Si es así, prefiero los pinceles a los pixeles. El mar de “Los Diez Mandamientos” fulgura con más brío en mi memoria que el propuesto por la versión nueva de “La aventura del Poseidón”.



“Australia” incluso me pareció falta de imaginativa en su trama. La historia de la mujer blanca que triunfa en un continente bárbaro, dominado por hombres y elementos salvajes, ya fue mejor narrada en “África mía” de Sidney Pollack. Incluso de ahí copiaron la escena donde se le prohíbe entrar al bar y, al final de su odisea, es invitada con todos los honores a tomar una copa.



El viaje de un grupo de valientes jinetes con reses, desafiando páramos y estampidas, fue contado de manera magistral en “Río Rojo”, de Howard Hawks, con el insuperable John Wayne. La escena donde los huérfanos que llegan a una ciudad en guerra la miré con más emoción en “La posada de la Sexta Felicidad”: Ingrid Bergman salva a unos niños chinos de los malvados japoneses con mejor estilo y menos estruendo.



¿Será que el exceso de posibilidades de imagen ha desgastado la técnica del guión? ¿Los productores y editores vuelven el trabajo del director una caricatura de lo que el artista esboza?
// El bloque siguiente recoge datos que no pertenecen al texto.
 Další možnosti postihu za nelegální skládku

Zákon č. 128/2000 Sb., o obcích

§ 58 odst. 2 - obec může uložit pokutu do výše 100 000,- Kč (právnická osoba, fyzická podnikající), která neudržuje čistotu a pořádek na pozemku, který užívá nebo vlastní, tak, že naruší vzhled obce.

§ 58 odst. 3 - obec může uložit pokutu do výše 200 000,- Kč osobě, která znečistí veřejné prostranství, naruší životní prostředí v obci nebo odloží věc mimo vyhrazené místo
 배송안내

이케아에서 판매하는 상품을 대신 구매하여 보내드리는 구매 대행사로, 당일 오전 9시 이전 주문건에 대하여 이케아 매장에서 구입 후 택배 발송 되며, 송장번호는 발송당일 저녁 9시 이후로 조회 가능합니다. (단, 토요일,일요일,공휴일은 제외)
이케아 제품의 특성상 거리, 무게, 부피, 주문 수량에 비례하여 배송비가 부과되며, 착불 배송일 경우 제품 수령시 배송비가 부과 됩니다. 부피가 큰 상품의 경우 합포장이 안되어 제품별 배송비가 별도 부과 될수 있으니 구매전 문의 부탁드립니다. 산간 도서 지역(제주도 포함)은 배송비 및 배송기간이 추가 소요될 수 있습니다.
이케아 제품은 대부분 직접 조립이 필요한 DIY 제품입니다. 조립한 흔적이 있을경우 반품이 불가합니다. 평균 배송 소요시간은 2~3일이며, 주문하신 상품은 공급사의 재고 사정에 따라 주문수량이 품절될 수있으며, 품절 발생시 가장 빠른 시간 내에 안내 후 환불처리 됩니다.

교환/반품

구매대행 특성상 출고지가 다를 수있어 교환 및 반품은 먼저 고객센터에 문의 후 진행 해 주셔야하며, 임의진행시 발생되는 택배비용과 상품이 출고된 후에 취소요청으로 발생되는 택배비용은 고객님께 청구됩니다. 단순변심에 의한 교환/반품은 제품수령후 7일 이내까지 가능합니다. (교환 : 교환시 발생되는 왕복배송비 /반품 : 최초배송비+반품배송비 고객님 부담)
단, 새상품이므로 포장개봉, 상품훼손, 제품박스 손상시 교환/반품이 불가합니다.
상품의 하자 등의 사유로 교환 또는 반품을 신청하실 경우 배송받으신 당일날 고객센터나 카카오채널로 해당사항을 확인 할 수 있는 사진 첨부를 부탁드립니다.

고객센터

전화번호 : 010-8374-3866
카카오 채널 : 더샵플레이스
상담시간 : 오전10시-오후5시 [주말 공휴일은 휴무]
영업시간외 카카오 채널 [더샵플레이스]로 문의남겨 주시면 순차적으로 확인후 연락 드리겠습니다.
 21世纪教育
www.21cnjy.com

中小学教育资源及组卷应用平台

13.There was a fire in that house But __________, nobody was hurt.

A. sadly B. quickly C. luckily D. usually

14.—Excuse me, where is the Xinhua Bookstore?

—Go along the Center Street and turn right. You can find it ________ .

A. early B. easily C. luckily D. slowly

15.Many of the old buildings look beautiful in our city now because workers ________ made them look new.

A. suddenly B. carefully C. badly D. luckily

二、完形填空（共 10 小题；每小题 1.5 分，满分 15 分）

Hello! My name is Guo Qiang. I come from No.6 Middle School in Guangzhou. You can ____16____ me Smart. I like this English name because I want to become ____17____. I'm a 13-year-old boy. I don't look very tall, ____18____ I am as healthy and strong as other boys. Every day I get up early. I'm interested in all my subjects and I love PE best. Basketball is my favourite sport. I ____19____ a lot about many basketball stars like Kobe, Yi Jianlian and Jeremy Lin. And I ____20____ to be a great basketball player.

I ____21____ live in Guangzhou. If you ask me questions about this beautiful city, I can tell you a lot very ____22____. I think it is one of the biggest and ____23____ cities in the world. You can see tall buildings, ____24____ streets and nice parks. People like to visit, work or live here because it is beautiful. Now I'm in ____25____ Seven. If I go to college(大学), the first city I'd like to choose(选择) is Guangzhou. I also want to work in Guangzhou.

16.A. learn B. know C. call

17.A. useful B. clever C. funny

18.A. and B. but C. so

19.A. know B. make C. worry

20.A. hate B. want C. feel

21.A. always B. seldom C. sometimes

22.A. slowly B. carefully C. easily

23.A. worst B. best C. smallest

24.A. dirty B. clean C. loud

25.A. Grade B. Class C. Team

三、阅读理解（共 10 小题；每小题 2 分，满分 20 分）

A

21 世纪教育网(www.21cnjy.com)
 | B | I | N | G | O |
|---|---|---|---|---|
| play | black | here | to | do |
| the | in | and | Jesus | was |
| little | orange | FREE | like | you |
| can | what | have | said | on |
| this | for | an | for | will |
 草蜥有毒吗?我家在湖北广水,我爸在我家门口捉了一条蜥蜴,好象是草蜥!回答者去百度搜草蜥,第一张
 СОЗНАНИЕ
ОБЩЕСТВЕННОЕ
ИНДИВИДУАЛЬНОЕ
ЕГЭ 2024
Con los sueldos de las estrellas es muy difícil jugarse un fiasco de taquilla; de ahí que los inversionistas exigan temas divertidos, familiares, con pocos desnudos, finales con moraleja y culpables siempre con castigo o redención.



Soy autocrítico y me pregunto si esto no será cuestión mía, generacional. Una vez leí a un crítico afirmar, en un libro editado en los cuarenta, que “Lo que el viento se llevó” era una película muy falsa porque, en la famosa escena del incendio de Atlanta, era inevitable que el espectador no imaginase a la cámara en lo alto de un andamio… Ese había sido un ángulo poco común en un tiempo donde la mayoría de las películas parecían teatro filmado.



Hoy vemos secuencias con grúa, steady cam o lentes microscópicos y para nada nos preguntamos donde metieron el artefacto. Nos dejamos llevar por los magos de la edición y el efecto musical, sin cuestionar donde encaramaron al técnico o si usaron maquetas de plastilina, engrudo o manta inglesa corrugada.



En “Troya” vimos más barcos con animación digital que los que realmente participaron en el desembarco de Normandía en 1944. Los últimos episodios de Star Wars me parecieron abigarrados, con tanto desperdicio de naves espaciales, estallando ante relicarios de estrellas y galaxias en espiral.



Me siguen gustando más la sobriedad presente en los primeros episodios, cuando las técnicas de efectos especiales eran más primitivas y Marruecos interpretaba el papel del Planeta Tatooine.



La escena que más me impresionó por su realismo el año pasado fue en “Expiación”, donde vemos la retirada de Dunkerque ante el poderío nazi. Y lo confirmé al repetirla en DVD: había sido filmada en una playa con actores ingleses y cámara móvil. Nada de pantalla azul, prodigios del Mouse o delirios escenográficos. Sólo imágenes reales. El cine es una mentira que debe decir la verdad de un modo que nos convenza. Y también que nos apantalle. Que nos haga olvidar y, al mismo tiempo, soñar la realidad.